◆ **TASK TO CARRY OUT**
Answer these questions from the Hive setup text:
1. Into which table does the hive command load data?
2. What value is assigned to HIVE_VERSION?
3. Which file holds the current version numbers for CDH dependencies?

Load data from the local filesystem into the groups table:

$ hive -e "load data local inpath '/etc/group' overwrite into table groups"

Set up the environment that is needed for copying the required JAR files to HDFS, for example:

$ export HCAT_HOME=/usr/lib/hive-hcatalog
$ export HIVE_HOME=/usr/lib/hive
$ HIVE_VERSION=0.11.0-cdh5.0.0
$ HCATJAR=$HCAT_HOME/share/hcatalog/hcatalog-core-$HIVE_VERSION.jar
$ HCATPIGJAR=$HCAT_HOME/share/hcatalog/hcatalog-pig-adapter-$HIVE_VERSION.jar
$ export HADOOP_CLASSPATH=$HCATJAR:$HCATPIGJAR:$HIVE_HOME/lib/hive-exec-$HIVE_VERSION.jar\
:$HIVE_HOME/lib/hive-metastore-$HIVE_VERSION.jar:$HIVE_HOME/lib/jdo-api-*.jar:$HIVE_HOME/lib/libfb303-*.jar\
:$HIVE_HOME/lib/libthrift-*.jar:$HIVE_HOME/lib/slf4j-api-*.jar:$HIVE_HOME/conf:/etc/hadoop/conf
$ LIBJARS=`echo $HADOOP_CLASSPATH | sed -e 's/:/,/g'`
$ export LIBJARS=$LIBJARS,$HIVE_HOME/lib/antlr-runtime-*.jar

Note: You can find current version numbers for CDH dependencies in CDH's root pom.xml file for the current release, for example cdh-root-5.0.0.pom.)

◆ **DATA SHOWN**
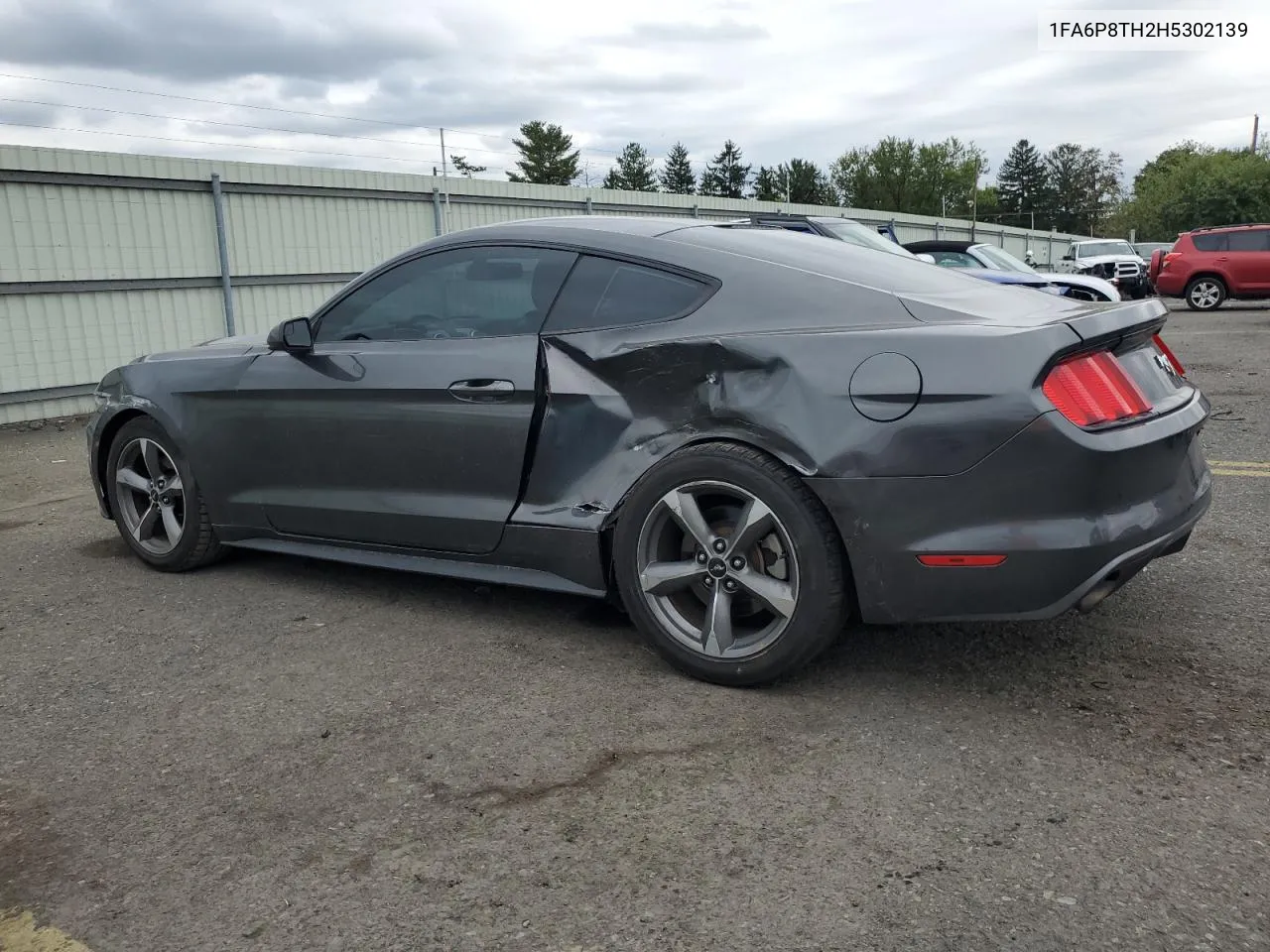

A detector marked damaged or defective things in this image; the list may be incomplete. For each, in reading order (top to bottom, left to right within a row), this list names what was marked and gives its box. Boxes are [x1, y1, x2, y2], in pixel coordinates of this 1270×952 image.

damaged gray mustang [84, 217, 1214, 682]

◆ **FULL ANSWER**
1. The groups table.
2. 0.11.0-cdh5.0.0
3. CDH's root pom.xml file for the current release, for example cdh-root-5.0.0.pom.